Over 70 members of Congress called for the removal of the presidents of Harvard University, the University of Pennsylvania (UPenn) and the Massachusetts Institute of Technology (MIT) Friday following their testimony at a Tuesday hearing, which caused widespread outrage.
Harvard President Claudine Gay, Penn President Elizabeth Magill and MIT President Sally Kornbluth refused to say during the hearing if calls for genocide were violations of their campuses’ codes of conduct, and Gay and Magill later backtracked on their statements following widespread backlash. The letter, spearheaded by Republican New York Rep. Elise Stefanik, calls on the boards of the universities to “immediately remove each of these presidents” from their positions.
“This is a clear result of the failure of university leadership. To hold universities accountable, Congress held a hearing confronting campus antisemitism,” the letter reads.
Testimony provided by presidents of your institutions showed a complete absence of moral clarity and illuminated the problematic double standards and dehumanization of the Jewish communities that your university presidents enabled,” the letter continues.

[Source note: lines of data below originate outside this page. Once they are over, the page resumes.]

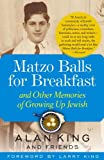 Matzo Balls for Breakfast, Alan King, 0743260740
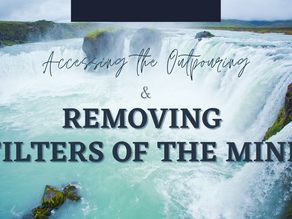 Accessing the Outpouring & Removing Filters of the Mind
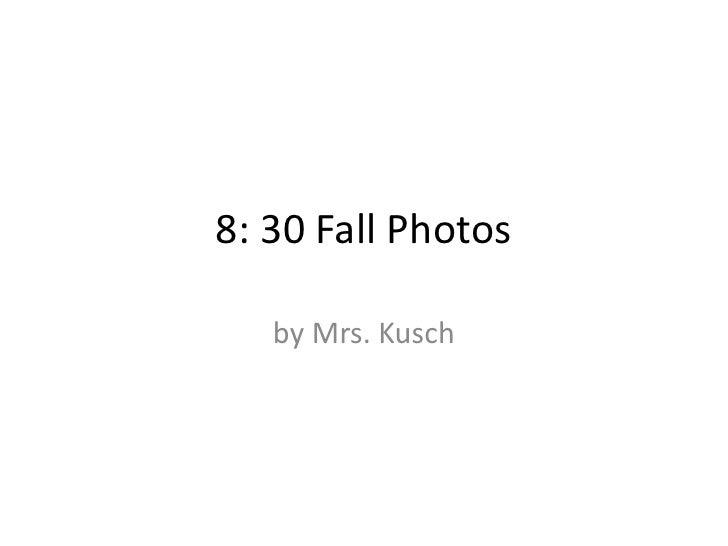 8: 30 Fall Photos<br />by Mrs. Kusch<br />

Multiple prominent figures including billionaire Bill Ackman and billionaire Jon Huntsman Jr. have called on Magill to resign. The Penn Wharton school’s board of advisors also called on Magill to resign.
“We demand that your boards immediately remove each of these presidents from their positions and that you provide an actionable plan to ensure that Jewish and Israeli students, teachers, and faculty are safe on your campuses. Anything less than these steps will be seen as your endorsement of what Presidents Gay, Magill, and Kornbluth said to congress and an act of complicity in their antisemitic posture. The world is watching – you can stand with your Jewish students and faculty, or you can choose the side of dangerous antisemitism,” the letter continues.

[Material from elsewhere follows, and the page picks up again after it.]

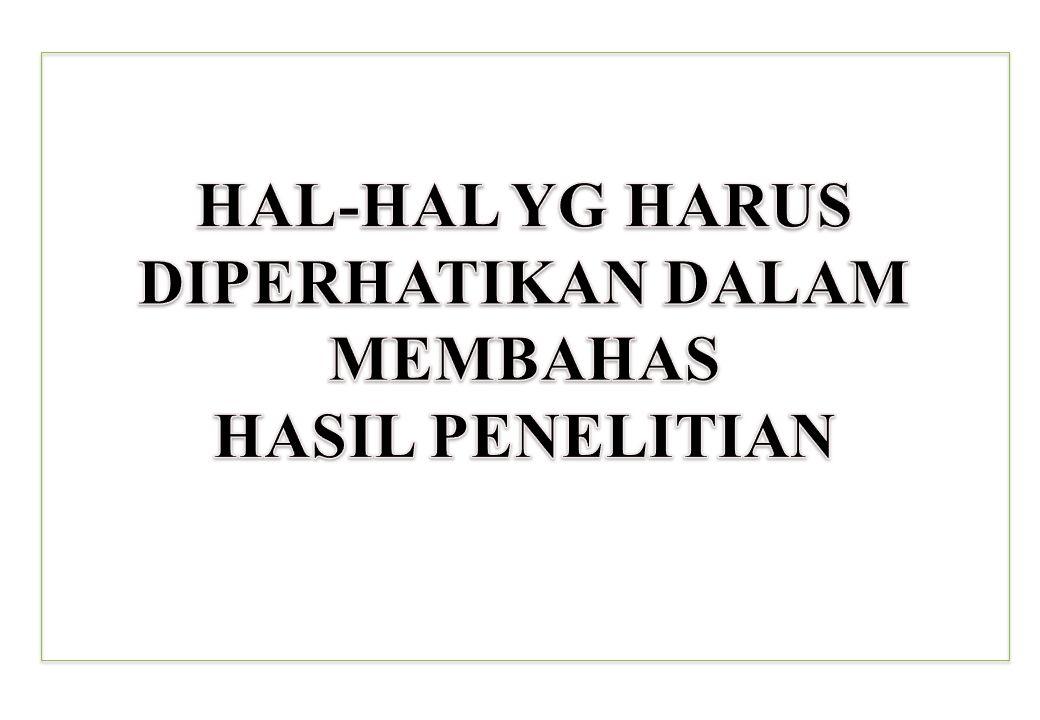 HAL-HAL YG HARUS DIPERHATIKAN DALAM MEMBAHAS HASIL PENELITIAN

Over 30 student organizations at Harvard signed a pro-Palestinian letter blaming Israel for the Hamas terrorist attacks on Oct. 7, causing uproar. Gay released a statement Oct. 10 saying that the students did not speak for the university but that the organizations had a “right to speak.”
Magill initially did not refer to Hamas as a terrorist organization until after Huntsman threatened to stop donating to the university. A “small number” of antisemitic threats on campus to university faculty and staff resulted in Penn contacting the FBI to investigate the matter.
Harvard, UPenn and MIT did not immediately respond to the Daily Caller News Foundation’s request for comment.